The most hated man in baseball has done it again. George Steinbrenner has infuriated the sports world – and Boston in particular – with his latest addition to the New York Yankees.
Alex Rodriguez, baseball’s best player, will be packing his bags and moving from Texas to New York to suit up for the richest team in the majors. The multimillion-dollar deal has enraged Red Sox fans, who were teased with the idea of having Rodriguez in their lineup back in December. The addition of A-Rod to the Yanks will bring their payroll to around $190 million – not bad considering half the players in the starting line-up have been on All-Star teams.
The weekend deal has hit a sore spot for baseball fans across the country. While it is nothing new that the Yankees have signed baseball’s best – they do that every year, it seems – they’ve reached new heights with the highest paid (and possibly, by the end of his career, best) player in the sport’s history.
Over the years, the size of players’ salaries has grown exponentially. Rodriguez signed the biggest contract in baseball history in 2000, his current 10-year $252 million dollar deal. Since then, not a single player has signed a contract for over $100 million – probably because people are starting to realize it’s ridiculous to pay someone that much money. But while baseball owners are beginning to police themselves, more needs to be done. Players and owners must realize just how much damage they are doing by not adding a salary cap (the league’s luxury tax arrangement is almost laughable), and until a compromise is reached between both the players and the owners, the bidding war for the best and the most expensive will inevitably continue – at the cost of the game itself.
Steinbrenner started the trend back when the Yankees were not winning at all. His decision to put every penny on the line in an effort to play in October every year has evolved into baseball’s yearly bidding war for top talent. But The Boss is not the only one to blame. Teams like the Red Sox and the Mets have increased their payrolls in an attempt to catch up with the Yankees, undoubtedly causing the size of players’ contracts to grow out of control.
Fans, players and owners in the league’s poorer cities are on the losing end each year. Teams that go into each new season without a considerable payroll are set up to fail.

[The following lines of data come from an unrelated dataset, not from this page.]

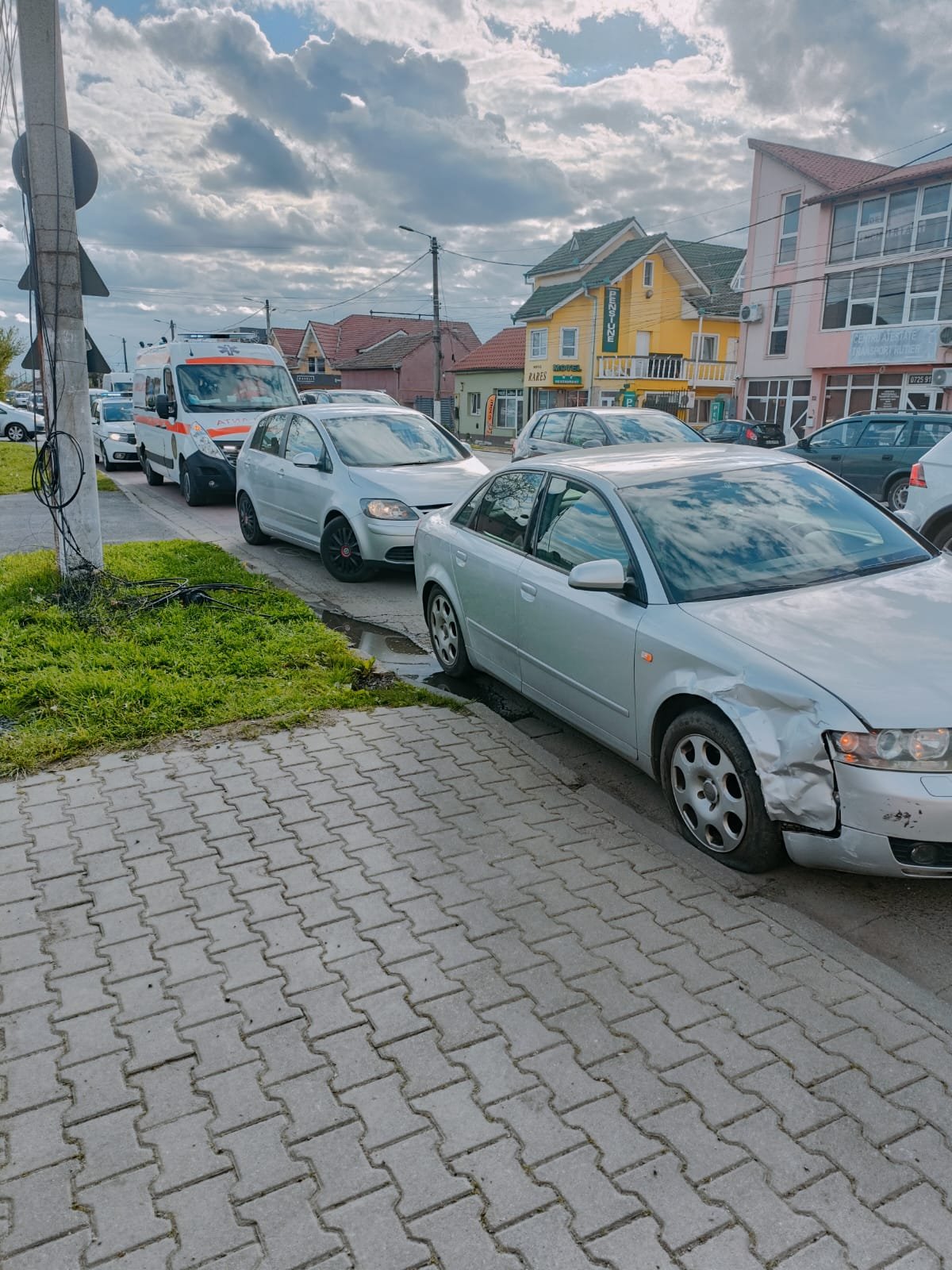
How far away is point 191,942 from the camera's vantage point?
3234 mm

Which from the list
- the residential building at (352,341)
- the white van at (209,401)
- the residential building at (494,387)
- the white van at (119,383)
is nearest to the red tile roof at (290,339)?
the residential building at (352,341)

It is impossible to attract the best players without paying them the best salaries. Cities like Tampa Bay, Pittsburgh and Detroit know that all too well.
In the grand scheme of things, the Alex Rodriguez deal may just be an example of a bad trend – it may not have too much bearing on how things turn out in October. Somehow, everyone in the baseball community has a number of examples of teams that stay competitive despite significantly smaller payrolls. The Yankees haven’t bought a World Series win in a few years and it looks like the Red Sox may just keep pace with the Bronx Bombers for one more year – one player, no matter how good, will not win them a World Series all by himself.
Steinbrenner has once again pulled a move worthy of resentment, but he has done nothing out of the ordinary. Everyone in the baseball community needs to fix the problem soon.